Luc Kabile (Saint-Esprit) - Crédit Photos: Micha Photos

Sur le Chemin des Trois Gares, j’ai rencontré Luc Kabile, élève des Beaux-Arts, dans son antre, une case créole au bord de la rivière des Cacaos, toute dédiée à l’art.

Il n’y a plus l’effervescence, les bruits, les odeurs mêlées des chevaux, des wagons de cannes à sucre sur les rails, il n’y a plus les cases en paille le long de la rue de l’ancienne et prospère habitation Gueydon.

Seuls le patronyme des lieux, le manguier plus que centenaire, la vieille demeure créole au sommet du morne, recueillent la mémoire de l’ancienne l’habitation sucrière Gueydon.

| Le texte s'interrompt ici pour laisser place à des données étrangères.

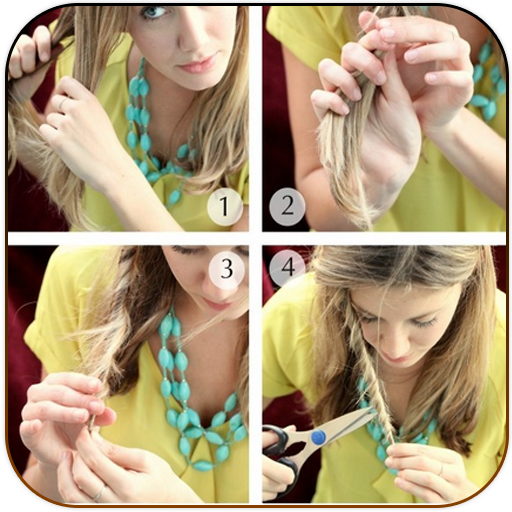 1
2
3
4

C’est ici que Luc Kabile se laisse envahir par l’essence de la vie, les sens aiguisés par son appétit de saisir le monde.

L’horizon est repoussé sans cesse, car sa source d’inspiration, c’est la vie, l’univers avec ses créatures et leurs histoires.

L’artiste n’est pas resté étranger à son histoire avec le thème de l’esclavage, la douleur créatrice de la société martiniquaise d’aujourd’hui.

Dans sa case au bord de l’eau, où il dispense aussi des cours, il réalise, fresques, portraits à l’huile, au fusain, pastels, sur toile, lin bambou, feuille végétale à travers ses peintures, ses fresques et des caricatures quand il veut voir encore plus loin qu’un réel qui prétend s’imposer à lui.